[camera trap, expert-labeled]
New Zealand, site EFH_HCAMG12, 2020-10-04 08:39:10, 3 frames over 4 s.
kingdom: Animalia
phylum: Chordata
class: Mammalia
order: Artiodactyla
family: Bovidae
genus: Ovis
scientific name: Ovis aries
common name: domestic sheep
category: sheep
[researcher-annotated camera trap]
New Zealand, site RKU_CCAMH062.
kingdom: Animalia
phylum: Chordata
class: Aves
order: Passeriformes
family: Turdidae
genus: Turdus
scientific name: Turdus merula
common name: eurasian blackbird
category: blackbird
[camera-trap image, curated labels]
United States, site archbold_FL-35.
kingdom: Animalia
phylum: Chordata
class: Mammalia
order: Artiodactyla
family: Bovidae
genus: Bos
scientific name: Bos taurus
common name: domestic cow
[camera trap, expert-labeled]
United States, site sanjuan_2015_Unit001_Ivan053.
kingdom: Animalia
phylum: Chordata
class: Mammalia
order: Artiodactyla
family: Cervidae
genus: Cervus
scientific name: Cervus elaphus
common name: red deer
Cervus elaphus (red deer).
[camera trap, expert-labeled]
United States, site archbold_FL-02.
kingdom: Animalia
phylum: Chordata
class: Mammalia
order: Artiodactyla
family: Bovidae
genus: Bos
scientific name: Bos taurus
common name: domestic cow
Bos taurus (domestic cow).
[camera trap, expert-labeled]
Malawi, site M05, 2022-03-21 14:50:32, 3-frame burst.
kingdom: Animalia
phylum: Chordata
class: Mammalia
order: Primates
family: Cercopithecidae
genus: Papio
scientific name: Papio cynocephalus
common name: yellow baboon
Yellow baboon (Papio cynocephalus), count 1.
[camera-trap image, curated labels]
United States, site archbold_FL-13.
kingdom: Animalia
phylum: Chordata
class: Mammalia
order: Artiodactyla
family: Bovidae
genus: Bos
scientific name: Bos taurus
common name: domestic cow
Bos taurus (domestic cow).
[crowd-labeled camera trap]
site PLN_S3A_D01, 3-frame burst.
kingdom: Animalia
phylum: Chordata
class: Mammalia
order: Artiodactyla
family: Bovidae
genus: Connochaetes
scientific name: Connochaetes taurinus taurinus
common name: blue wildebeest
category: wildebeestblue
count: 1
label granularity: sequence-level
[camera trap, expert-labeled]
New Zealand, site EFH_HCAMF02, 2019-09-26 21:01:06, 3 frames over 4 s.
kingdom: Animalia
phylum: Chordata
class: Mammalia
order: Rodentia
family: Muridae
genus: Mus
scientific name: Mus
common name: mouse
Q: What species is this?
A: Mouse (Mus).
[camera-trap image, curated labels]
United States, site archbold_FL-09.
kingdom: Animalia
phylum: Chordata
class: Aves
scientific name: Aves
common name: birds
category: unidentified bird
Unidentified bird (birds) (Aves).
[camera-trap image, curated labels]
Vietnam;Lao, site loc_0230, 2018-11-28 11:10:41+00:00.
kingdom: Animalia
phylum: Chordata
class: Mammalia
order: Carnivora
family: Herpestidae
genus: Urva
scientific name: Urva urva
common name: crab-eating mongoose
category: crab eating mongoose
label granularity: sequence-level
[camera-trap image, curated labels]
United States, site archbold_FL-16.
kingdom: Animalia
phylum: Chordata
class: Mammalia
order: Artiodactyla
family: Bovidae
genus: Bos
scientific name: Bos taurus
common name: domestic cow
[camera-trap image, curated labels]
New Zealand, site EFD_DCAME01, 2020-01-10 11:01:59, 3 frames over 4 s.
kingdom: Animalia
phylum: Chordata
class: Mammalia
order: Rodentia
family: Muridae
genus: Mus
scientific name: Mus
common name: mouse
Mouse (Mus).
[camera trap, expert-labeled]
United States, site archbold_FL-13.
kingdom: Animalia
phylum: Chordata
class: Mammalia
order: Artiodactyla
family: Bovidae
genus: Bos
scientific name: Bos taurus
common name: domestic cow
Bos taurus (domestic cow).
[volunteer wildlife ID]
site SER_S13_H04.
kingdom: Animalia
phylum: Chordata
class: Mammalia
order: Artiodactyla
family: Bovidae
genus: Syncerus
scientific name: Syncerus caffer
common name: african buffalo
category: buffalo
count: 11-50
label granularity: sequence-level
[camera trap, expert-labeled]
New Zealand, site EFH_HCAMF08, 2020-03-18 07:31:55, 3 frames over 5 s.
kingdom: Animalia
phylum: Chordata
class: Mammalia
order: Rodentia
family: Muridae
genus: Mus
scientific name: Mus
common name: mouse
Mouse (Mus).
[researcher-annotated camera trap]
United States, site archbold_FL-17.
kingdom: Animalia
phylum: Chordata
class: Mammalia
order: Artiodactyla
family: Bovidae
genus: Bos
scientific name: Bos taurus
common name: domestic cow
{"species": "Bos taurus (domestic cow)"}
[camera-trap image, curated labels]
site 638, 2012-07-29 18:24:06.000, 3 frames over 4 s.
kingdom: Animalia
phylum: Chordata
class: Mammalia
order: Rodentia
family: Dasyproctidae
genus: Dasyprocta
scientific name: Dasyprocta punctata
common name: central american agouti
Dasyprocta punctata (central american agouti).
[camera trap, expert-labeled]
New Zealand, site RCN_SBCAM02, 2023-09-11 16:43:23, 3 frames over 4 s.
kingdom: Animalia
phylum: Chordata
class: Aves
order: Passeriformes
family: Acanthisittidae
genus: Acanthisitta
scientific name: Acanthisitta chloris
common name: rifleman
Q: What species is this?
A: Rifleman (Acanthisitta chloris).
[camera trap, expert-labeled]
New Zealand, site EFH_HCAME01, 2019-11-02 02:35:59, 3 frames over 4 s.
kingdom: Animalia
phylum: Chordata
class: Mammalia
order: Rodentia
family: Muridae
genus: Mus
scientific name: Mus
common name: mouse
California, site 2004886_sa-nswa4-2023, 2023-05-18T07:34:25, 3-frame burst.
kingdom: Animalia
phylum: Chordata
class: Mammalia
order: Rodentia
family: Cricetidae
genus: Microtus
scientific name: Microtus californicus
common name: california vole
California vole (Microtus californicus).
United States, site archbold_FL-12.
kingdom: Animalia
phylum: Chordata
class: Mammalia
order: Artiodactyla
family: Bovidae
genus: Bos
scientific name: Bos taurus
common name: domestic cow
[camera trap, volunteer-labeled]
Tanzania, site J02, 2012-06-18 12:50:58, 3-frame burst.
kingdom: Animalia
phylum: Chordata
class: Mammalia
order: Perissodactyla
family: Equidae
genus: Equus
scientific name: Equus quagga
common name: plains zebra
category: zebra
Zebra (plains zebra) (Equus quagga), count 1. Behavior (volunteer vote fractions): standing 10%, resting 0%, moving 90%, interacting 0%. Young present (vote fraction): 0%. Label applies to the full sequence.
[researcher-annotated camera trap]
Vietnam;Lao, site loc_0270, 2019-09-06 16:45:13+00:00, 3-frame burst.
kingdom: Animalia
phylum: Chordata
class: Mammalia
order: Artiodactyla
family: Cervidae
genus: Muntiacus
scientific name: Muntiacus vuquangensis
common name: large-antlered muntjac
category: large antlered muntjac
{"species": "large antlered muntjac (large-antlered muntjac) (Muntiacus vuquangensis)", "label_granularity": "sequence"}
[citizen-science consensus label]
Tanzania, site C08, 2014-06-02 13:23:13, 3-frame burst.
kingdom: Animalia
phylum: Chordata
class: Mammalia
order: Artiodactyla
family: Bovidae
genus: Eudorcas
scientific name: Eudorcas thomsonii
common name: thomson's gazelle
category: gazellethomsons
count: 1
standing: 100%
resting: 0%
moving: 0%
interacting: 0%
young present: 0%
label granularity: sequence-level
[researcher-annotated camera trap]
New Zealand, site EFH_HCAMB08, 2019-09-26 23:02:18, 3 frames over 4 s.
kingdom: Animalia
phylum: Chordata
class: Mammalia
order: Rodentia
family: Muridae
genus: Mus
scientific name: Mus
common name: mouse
•••
- [Exercise requirements]
Could you return the lines in the entries above that contain "frames"?

- [Completed exercise]
New Zealand, site EFH_HCAMG12, 2020-10-04 08:39:10, 3 frames over 4 s.
New Zealand, site EFH_HCAMF02, 2019-09-26 21:01:06, 3 frames over 4 s.
New Zealand, site EFD_DCAME01, 2020-01-10 11:01:59, 3 frames over 4 s.
New Zealand, site EFH_HCAMF08, 2020-03-18 07:31:55, 3 frames over 5 s.
site 638, 2012-07-29 18:24:06.000, 3 frames over 4 s.
New Zealand, site RCN_SBCAM02, 2023-09-11 16:43:23, 3 frames over 4 s.
New Zealand, site EFH_HCAME01, 2019-11-02 02:35:59, 3 frames over 4 s.
New Zealand, site EFH_HCAMB08, 2019-09-26 23:02:18, 3 frames over 4 s.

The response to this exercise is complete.